▸ EXERCISE DESCRIPTION
Reproduce the entire listing below verbatim, preserving every line and its wording.

┏━━

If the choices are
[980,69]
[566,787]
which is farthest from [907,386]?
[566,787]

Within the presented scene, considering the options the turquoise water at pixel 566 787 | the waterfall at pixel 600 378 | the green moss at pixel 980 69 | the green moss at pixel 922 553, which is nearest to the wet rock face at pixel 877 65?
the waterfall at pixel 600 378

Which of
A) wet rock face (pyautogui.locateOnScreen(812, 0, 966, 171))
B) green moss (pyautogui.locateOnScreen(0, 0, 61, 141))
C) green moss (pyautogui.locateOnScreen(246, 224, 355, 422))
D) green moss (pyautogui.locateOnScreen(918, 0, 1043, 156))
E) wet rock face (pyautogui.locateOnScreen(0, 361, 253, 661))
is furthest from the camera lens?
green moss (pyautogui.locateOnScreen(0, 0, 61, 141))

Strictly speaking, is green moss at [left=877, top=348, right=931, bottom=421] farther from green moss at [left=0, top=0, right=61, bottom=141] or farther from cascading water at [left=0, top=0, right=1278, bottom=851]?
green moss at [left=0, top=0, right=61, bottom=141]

┗━━

▸ FULL SOLUTION
If the choices are
[980,69]
[566,787]
which is farthest from [907,386]?
[566,787]

Within the presented scene, considering the options the turquoise water at pixel 566 787 | the waterfall at pixel 600 378 | the green moss at pixel 980 69 | the green moss at pixel 922 553, which is nearest to the wet rock face at pixel 877 65?
the waterfall at pixel 600 378

Which of
A) wet rock face (pyautogui.locateOnScreen(812, 0, 966, 171))
B) green moss (pyautogui.locateOnScreen(0, 0, 61, 141))
C) green moss (pyautogui.locateOnScreen(246, 224, 355, 422))
D) green moss (pyautogui.locateOnScreen(918, 0, 1043, 156))
E) wet rock face (pyautogui.locateOnScreen(0, 361, 253, 661))
is furthest from the camera lens?
green moss (pyautogui.locateOnScreen(0, 0, 61, 141))

Strictly speaking, is green moss at [left=877, top=348, right=931, bottom=421] farther from green moss at [left=0, top=0, right=61, bottom=141] or farther from cascading water at [left=0, top=0, right=1278, bottom=851]?
green moss at [left=0, top=0, right=61, bottom=141]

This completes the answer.